Em suma, montes de regrinhas, uma para cada caso, a maioria delas proposta para não contrariar os dezesseis suplentes hoje no exercício dos mandatos, ou, sequer, aqueles que sem ter recebido um único voto aguardam com ansiedade a chance de serem chamados "Senadores da República", ainda que por quinze minutos.
É complicada a questão dos suplentes, mas a solução real, aquela que mais se adaptaria à razão e à lógica, seria simplesmente a extinção de todos. Se algum senador ficar impedido temporariamente, por doença, paciência. Os eleitores de seu estado que votem em alguém com boa saúde, nas próximas eleições. Se for nomeado ministro, embaixador ou equivalente, que renuncie.
Nessa hipótese, como no caso de morte, impedimento definitivo, cassação ou renúncia, aí sim, que se realizem novas eleições, mas rapidamente, no prazo de um mês. Vale repetir, o que não dá, com todo o respeito, é assistir cidadãos que não foram submetidos ao crivo das urnas representar a Federação. Quase sempre por haverem financiado a eleição dos titulares ou por se tratar de seus filhos, primos ou parentes variados...
Evitado o pior
O Supremo Tribunal Federal evitou o pior, esta semana, ao suspender a ação da Polícia Federal e da Força Nacional de Segurança na região da Raposa-Serra do Sol, em Roraima. Estavam, as duas instituições, por ordem judicial, prontas para invadir e botar para fora, à força, milhares de plantadores de arroz que há décadas lá se instalaram, vivendo e criando empregos. Trata-se de uma região tão extensa quanto o Estado de Sergipe, anos atrás transformada em reserva indígena, para abrigar não mais do que três mil índios.
É claro que os povos indígenas merecem amplos e intermináveis reparos pelo que sofreram e ainda sofrem pelas mãos da chamada civilização. Têm direito a permanecer onde possam preservar sua cultura, seus costumes e seu modos de vida, se quiserem, porque a maioria deles quer mesmo televisão e computador. Mas o poder público exagerou, talvez por sentimento de culpa, nos tempos do governo Fernando Collor. Reservas menores e até separadas, pois são múltiplas as etnias locais, quem sabe teriam resolvido a questão.

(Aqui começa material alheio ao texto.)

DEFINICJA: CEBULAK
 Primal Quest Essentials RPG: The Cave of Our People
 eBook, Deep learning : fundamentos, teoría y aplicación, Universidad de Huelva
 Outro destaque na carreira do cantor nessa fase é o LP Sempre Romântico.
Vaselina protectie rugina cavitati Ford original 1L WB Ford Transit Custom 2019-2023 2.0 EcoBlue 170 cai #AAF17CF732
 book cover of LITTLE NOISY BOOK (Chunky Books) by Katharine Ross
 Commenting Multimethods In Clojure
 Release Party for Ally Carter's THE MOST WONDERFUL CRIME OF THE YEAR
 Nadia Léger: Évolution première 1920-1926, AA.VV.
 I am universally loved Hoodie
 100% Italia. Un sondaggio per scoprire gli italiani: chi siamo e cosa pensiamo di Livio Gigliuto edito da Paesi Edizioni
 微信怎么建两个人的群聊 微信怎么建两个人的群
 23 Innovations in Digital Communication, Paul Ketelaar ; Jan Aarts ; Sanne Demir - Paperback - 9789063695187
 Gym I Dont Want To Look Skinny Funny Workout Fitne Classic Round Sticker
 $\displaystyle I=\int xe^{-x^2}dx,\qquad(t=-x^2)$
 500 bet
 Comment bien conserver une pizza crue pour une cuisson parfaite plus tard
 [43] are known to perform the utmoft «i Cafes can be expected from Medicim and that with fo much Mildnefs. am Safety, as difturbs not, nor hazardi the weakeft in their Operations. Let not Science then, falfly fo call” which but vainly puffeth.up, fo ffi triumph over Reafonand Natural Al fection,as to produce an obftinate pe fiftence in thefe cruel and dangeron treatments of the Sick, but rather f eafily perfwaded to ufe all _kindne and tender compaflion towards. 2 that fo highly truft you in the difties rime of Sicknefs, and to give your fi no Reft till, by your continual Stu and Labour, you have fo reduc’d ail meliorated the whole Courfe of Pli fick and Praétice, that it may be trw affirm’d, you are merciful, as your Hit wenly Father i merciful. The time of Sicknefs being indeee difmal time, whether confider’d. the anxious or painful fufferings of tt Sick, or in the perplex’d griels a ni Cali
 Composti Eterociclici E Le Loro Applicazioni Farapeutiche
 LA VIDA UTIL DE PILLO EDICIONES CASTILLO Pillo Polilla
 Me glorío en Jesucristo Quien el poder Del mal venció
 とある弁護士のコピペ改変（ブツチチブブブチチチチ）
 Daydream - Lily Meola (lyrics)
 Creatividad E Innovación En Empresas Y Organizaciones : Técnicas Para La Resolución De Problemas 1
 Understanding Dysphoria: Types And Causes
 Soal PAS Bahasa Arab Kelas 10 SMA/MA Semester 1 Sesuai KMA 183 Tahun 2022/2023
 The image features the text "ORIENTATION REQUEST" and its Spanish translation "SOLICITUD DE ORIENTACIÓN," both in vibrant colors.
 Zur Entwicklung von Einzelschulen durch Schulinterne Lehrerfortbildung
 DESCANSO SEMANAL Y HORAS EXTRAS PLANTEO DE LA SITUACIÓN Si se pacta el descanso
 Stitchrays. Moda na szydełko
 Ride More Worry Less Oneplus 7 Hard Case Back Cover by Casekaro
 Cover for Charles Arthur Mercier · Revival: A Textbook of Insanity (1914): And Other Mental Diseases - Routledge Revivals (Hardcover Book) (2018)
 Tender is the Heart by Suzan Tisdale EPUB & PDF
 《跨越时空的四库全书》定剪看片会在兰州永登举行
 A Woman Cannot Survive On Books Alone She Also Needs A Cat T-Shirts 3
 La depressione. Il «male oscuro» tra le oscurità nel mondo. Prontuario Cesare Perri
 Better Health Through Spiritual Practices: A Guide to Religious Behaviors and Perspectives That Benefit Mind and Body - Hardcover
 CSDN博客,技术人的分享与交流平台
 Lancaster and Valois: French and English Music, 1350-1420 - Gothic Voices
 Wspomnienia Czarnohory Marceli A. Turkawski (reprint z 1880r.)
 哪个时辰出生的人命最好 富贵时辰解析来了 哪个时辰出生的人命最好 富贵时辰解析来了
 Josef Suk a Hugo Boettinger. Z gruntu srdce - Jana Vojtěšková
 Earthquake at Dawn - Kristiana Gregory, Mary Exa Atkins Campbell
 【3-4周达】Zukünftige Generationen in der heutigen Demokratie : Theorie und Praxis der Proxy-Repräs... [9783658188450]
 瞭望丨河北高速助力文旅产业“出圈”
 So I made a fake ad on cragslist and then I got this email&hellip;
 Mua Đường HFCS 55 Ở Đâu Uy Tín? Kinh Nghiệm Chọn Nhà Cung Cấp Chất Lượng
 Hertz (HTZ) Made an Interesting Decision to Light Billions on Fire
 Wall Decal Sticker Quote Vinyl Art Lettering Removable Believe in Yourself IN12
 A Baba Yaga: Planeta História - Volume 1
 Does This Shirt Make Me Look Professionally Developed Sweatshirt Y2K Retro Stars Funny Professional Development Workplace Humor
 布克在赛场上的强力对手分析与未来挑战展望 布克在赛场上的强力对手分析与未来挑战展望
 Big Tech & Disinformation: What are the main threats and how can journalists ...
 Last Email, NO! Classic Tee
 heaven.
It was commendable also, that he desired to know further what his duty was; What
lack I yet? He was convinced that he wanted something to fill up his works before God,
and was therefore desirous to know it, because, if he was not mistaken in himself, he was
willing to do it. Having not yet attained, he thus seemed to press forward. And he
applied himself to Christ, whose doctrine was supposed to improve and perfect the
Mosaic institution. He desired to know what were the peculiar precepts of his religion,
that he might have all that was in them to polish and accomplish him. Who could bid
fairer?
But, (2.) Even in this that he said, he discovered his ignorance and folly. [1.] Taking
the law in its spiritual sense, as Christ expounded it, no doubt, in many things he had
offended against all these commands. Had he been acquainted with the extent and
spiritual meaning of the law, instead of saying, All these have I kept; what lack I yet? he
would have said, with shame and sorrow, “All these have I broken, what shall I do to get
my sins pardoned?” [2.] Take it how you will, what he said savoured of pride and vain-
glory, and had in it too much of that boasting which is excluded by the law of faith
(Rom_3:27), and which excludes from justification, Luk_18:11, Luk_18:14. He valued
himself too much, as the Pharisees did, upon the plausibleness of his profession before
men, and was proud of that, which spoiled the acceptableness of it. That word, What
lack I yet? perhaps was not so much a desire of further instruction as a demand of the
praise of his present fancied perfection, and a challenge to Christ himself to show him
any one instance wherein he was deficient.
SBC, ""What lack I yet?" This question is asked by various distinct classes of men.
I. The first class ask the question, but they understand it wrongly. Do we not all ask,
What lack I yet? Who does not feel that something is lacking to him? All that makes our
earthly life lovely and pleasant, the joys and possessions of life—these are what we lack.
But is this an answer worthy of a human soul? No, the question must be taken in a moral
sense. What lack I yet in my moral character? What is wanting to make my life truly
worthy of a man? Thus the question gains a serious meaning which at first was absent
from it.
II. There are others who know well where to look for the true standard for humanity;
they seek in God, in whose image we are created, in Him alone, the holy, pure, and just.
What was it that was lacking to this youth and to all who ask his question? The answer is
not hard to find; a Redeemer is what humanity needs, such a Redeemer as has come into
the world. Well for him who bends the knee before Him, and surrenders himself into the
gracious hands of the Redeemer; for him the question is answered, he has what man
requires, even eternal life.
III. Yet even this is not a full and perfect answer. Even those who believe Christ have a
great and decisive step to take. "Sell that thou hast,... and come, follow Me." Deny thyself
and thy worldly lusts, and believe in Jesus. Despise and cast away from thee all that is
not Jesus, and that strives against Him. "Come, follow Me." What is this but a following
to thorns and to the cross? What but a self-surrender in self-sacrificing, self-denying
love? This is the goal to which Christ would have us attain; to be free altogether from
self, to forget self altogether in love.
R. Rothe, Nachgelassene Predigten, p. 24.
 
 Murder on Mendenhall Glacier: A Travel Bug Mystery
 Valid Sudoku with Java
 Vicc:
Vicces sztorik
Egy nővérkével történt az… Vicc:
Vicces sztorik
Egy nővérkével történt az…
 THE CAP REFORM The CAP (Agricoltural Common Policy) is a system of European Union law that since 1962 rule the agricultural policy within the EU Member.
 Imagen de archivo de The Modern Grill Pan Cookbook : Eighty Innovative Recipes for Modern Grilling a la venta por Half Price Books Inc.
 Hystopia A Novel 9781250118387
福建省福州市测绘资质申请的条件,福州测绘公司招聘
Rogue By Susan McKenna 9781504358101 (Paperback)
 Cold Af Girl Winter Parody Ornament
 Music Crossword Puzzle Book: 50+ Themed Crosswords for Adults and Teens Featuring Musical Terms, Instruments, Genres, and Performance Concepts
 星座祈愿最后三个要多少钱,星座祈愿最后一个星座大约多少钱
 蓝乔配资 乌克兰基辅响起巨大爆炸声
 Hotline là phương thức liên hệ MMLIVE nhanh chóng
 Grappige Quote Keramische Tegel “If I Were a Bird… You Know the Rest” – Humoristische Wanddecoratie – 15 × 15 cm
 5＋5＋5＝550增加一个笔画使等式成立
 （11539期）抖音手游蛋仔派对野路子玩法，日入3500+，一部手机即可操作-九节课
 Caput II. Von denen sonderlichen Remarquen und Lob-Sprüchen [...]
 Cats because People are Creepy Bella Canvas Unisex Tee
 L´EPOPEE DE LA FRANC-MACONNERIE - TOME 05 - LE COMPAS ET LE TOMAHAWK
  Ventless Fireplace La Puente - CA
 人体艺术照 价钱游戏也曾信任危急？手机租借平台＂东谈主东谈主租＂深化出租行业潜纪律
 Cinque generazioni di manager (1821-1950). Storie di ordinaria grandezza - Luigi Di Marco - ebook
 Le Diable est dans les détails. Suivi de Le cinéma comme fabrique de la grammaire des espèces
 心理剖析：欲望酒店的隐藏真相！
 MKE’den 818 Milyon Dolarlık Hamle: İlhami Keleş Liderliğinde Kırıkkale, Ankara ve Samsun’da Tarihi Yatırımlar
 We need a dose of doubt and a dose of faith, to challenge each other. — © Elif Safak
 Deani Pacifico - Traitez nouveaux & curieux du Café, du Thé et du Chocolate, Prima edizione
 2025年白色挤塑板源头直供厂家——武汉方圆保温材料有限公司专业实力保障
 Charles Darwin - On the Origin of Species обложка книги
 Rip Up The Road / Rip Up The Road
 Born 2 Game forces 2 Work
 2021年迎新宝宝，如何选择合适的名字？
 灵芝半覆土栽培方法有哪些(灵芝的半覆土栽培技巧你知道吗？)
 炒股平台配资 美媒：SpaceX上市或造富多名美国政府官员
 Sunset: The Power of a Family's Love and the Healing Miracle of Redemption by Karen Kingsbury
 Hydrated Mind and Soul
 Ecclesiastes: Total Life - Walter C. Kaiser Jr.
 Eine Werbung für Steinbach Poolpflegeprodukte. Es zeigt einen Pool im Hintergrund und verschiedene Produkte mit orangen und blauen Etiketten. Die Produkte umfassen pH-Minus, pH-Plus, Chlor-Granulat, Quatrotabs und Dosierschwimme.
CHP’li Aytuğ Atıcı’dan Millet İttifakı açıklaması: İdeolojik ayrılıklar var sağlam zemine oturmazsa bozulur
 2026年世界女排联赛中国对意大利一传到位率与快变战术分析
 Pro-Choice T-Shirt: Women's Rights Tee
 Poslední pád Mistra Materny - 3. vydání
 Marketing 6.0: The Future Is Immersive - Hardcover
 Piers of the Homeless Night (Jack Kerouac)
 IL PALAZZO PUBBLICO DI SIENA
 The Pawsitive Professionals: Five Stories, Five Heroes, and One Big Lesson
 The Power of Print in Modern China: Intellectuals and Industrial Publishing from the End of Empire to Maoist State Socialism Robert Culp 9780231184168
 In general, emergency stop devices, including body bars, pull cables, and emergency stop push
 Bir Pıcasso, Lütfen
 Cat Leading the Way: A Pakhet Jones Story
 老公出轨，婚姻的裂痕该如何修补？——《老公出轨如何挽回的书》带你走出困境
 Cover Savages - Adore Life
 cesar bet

O diabo é que a situação prestou-se a explorações variadas, em especial por ONGs estrangeiras, financiadas por multinacionais empenhadas em transformar aquelas tribos indígenas, sob a guarda da soberania brasileira, em nações independentes. Logo algum organismo internacional sério ou fajuto as reconheceria e uma dessas grandes potências do Hemisfério Norte se encarregaria de "protegê-las", ou seja, de explorar suas riquezas minerais.
Suspender a expulsão dos plantadores de arroz não é solução, o problema continua, até pelo estímulo das ONGs dos índios, para que tomem pela força aquilo que o governo lhes prometeu. A hora seria de bom senso, sem precipitações. Mas já que falamos em expulsões, que tal botar para fora do território nacional quantos estrangeiros lá se encontram incentivando o conflito?